Publishing the Railroad Ephemera
Publishing the Railroad: The Ephemera Bonanza
By Carlos A. Schwantes
History Professor Emeritus, University of Missouri – St. Louis
Several years ago, I reviewed a book, massive in size and gorgeous in appearance, by Ian Kennedy and Julian Treuherz titled The Railway: Art in the Age of Steam. I subsequently visited the Nelson-Atkins Museum of Art in Kansas City to savor for myself the large exhibit upon which their book was based. I doubt that a better collection of fine art devoted to the railroad has ever been assembled or so beautifully displayed—or ever will be again. I realized, however, that railroads around the world were responsible also for a remarkable outpouring of illustrations that even if they did not rise to the level of “fine art,” nonetheless spoke to the industry’s need to visually captivate an audience. I offer here a tiny sample of such illustrations I’ve acquired over a lifetime. Collectively, these ephemera images showcase the rich visual legacy that resulted from the railroads’ role in inventing modern time and space. Their publishing activity thus documents the numerous ways in which they literally reshaped the world (1).

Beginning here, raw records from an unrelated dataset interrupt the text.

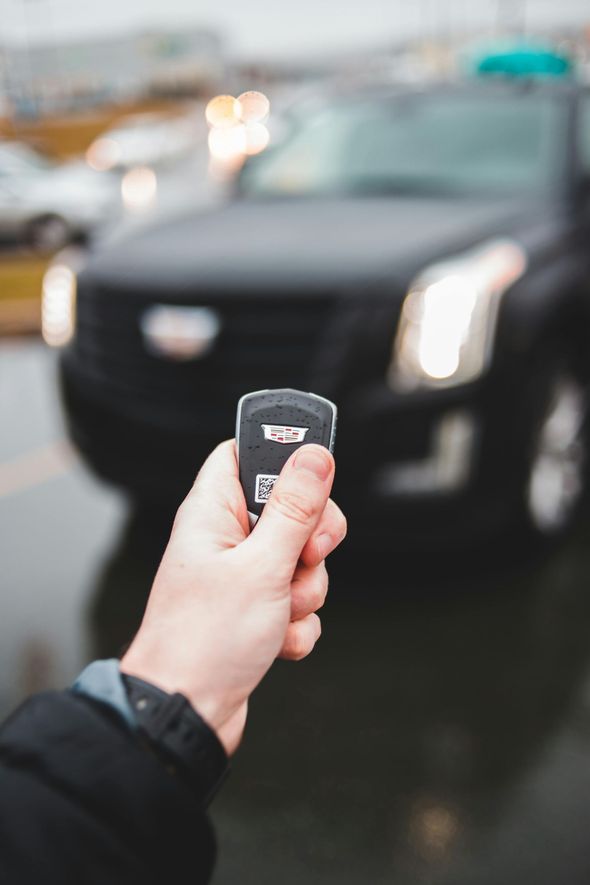 Hand holding car key fob, with black Cadillac SUV in the background, outdoors on a wet day.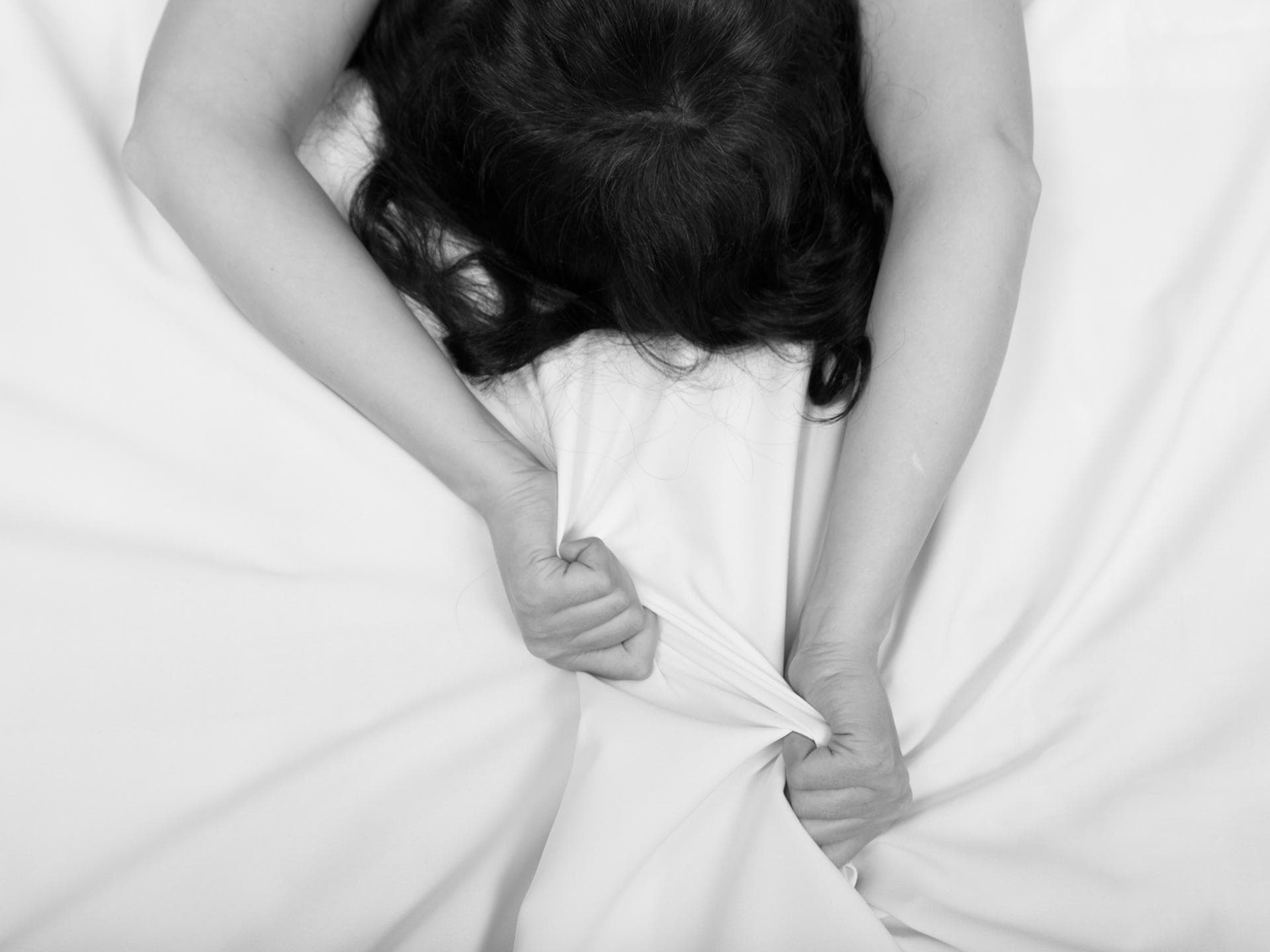 Frau beim Orgasmus im Bett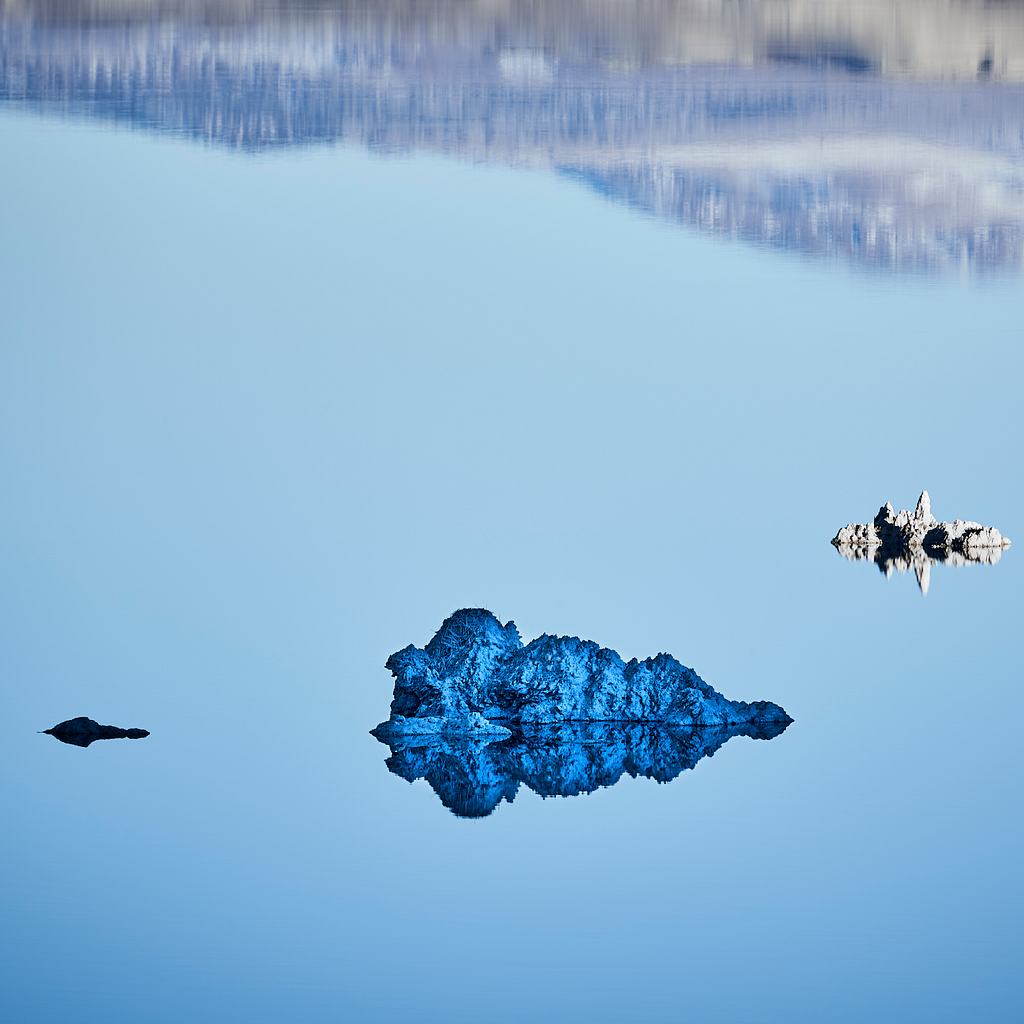 Reflections of rocks in a calm lake.
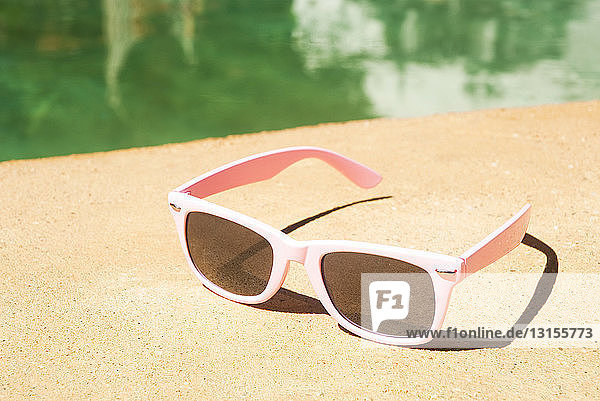 Pair of pink sunglasses on poolside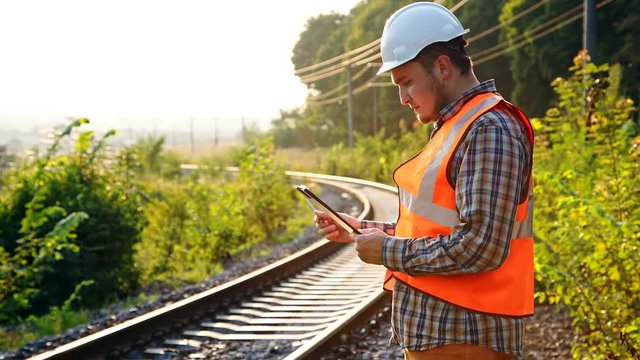An engineer on a railway explores and records the state of the tracks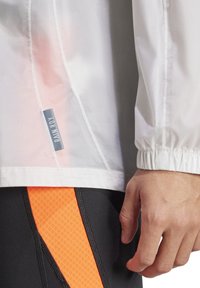 adidas Performance Regenjacke / wasserabweisende Jacke - weissschwarz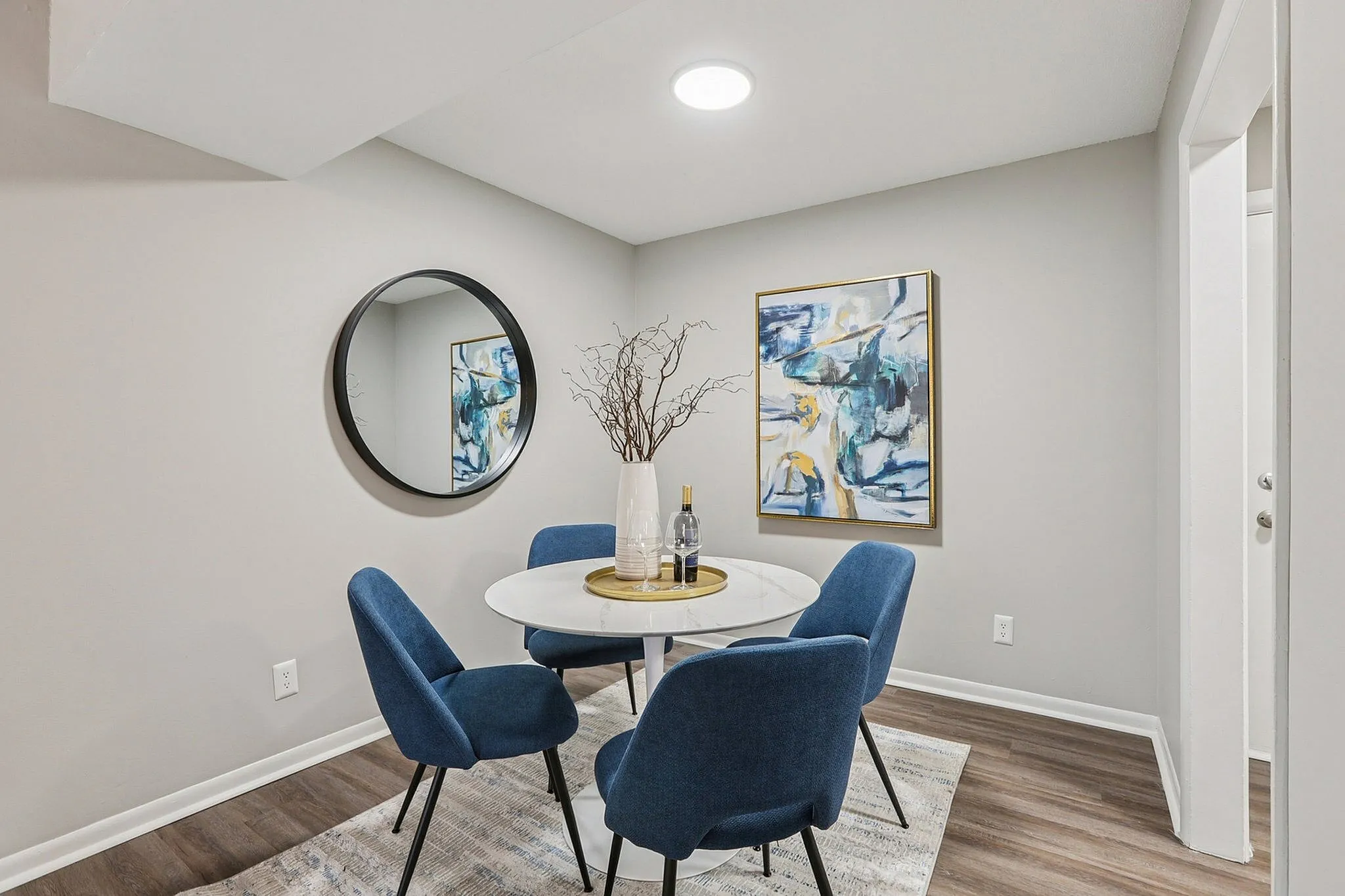 Elegant dining nook featuring a round table, blue chairs, and chic modern decor, complemented by stylish artwork and a sleek round mirror.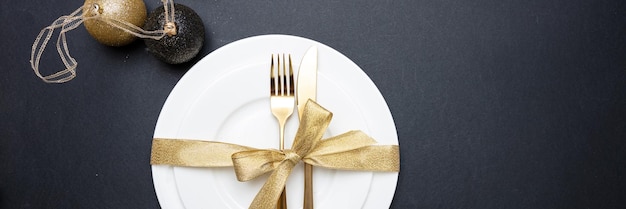 Tischdekoration Weihnachten Neujahr Goldbesteck auf weißem Geschirr schwarzer Hintergrund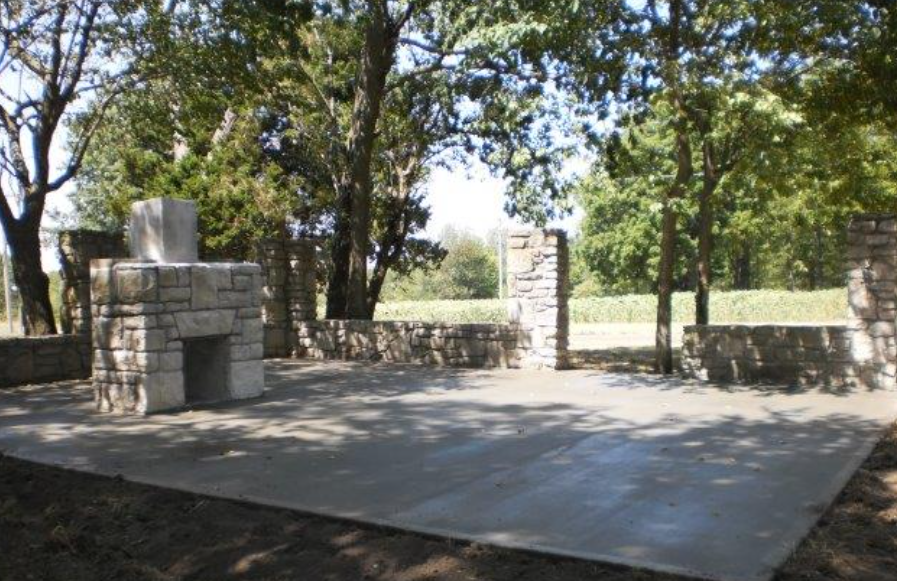 a patio with a fireplace and trees in the background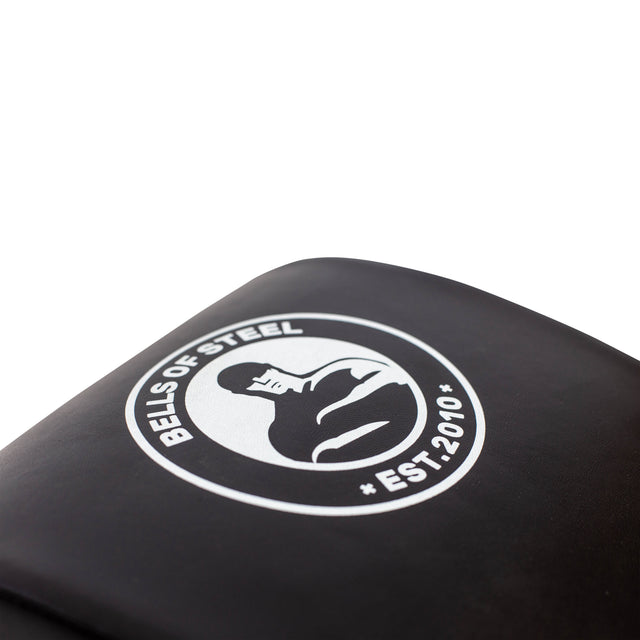 A close-up of a black Sit Up Mat displaying a white logo with a stylized person lifting weights, encircled by "Bells of Steel" and "EST. 2010". Ideal for core workouts, this symbolizes strength and dedication against a plain white background.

The railroads of North American generated many different types of paper documents—from passenger tickets and wall calendars to train orders and bills of lading. In this space, I want to showcase the type of ephemera that railroads most clearly intended for public consumption, and thus these images speak to the railroad industry’s investment in the incredible variety of eye-catching illustrations used to enliven visually their timetables and promotional brochures. At first, however, neither type of publication was very attractive. Only during the final decades of the 19th Century did publications intended for public consumption evolve visually from the drab black-and-white broadsides and text-only advertisements that railroads placed in newspapers to communicate their train times to the traveling public from the 1830s through the 1850s into the riotous color illustrations used on the covers of public timetables and the thousands of different brochures that the North American railroad industry once issued to promote vacation destinations as well as to entice settlers to create farms, ranches, and towns along their newly laid tracks.
(1) Ian Kennedy and Julian Treuhertz, The Railway: Art in the Age of Steam (New Haven: Yale University Press, [2008]).
Figure 1
This timetable cover from 1877 represented a great improvement over the visually uninteresting announcements that railroads inserted in local newspapers during the years from 1830 through 1865 to inform travelers of their train arrival and departure times.
Figure 2
During the 1880s and 1890s, railroads introduced color graphics to add visual interest to their public timetables. A station display might feature public timetables from several dozen different railroads, all of them competing for the viewer’s attention. The Hannibal and St. Joseph was Missouri’s most successful railroad in the 1880s, but as this timetable cover indicated, by that decade it had clearly gravitated to the Illinois-based Chicago, Burlington & Quincy to further the bitter railroad rivalry between Chicago and Saint Louis.
Figure 3
A railroad’s public timetable invariably included a system map designed to create the illusion that the route was as straight as possible. This one shows Hocking Valley tracks making a beeline across central Ohio in 1899.
Figure 4
The eye-catching cover of a Wabash public timetable from 1937 showcased the railroad’s powerful passenger locomotives, a graphic symbol of speedy and efficient transportation.
Figure 5
Railroads regularly issued brochures designed to showcase their premier passenger trains. The Santa Fe used the popular Art Deco style of the 1930s to call public attention to its Chicago-Los Angeles streamliner, “The Chief.”
Figure 6
This Baltimore and Ohio brochure from the late 1930s or early 1940s saluted “The Capitol Limited,” its premier Washington-Chicago streamliner as powered by one of General Motors latest Diesel locomotives. At this time, railroads across the United States had begun the process of switching from steam to Diesel power, a monumental transition they completed during the 1950s.
Figure 7
Railroads regularly issued brochures for all kinds of special occasions. The Cotton Belt, a Saint Louis-based railroad, saluted the return of Confederate battle flags in 1905.
Figure 8
The Great Northern was one of several western railroads that annually issued vacation promotional brochures. This 1920s brochure highlights the appeal of Montana’s Glacier National Park, the southern boundary of which abutted the railroad’s right-of-way. No states generated a greater variety of railroad promotional ephemera than California and Colorado.
Figure 9
Railroads of the East also promoted vacation attractions. A New Haven brochure from 1931 highlighted the possibilities of southern New England where it was the dominant railroad.
Figure 10
Electric interurban railroads, though they typically served a limited geographic area, emulated their big-league steam railroad cousins by publishing a variety of attractive promotional brochures. This cover image appeared on a brochure issued in the late 1920s or early 1920s to highlight the Rochester area served by New York State Railways.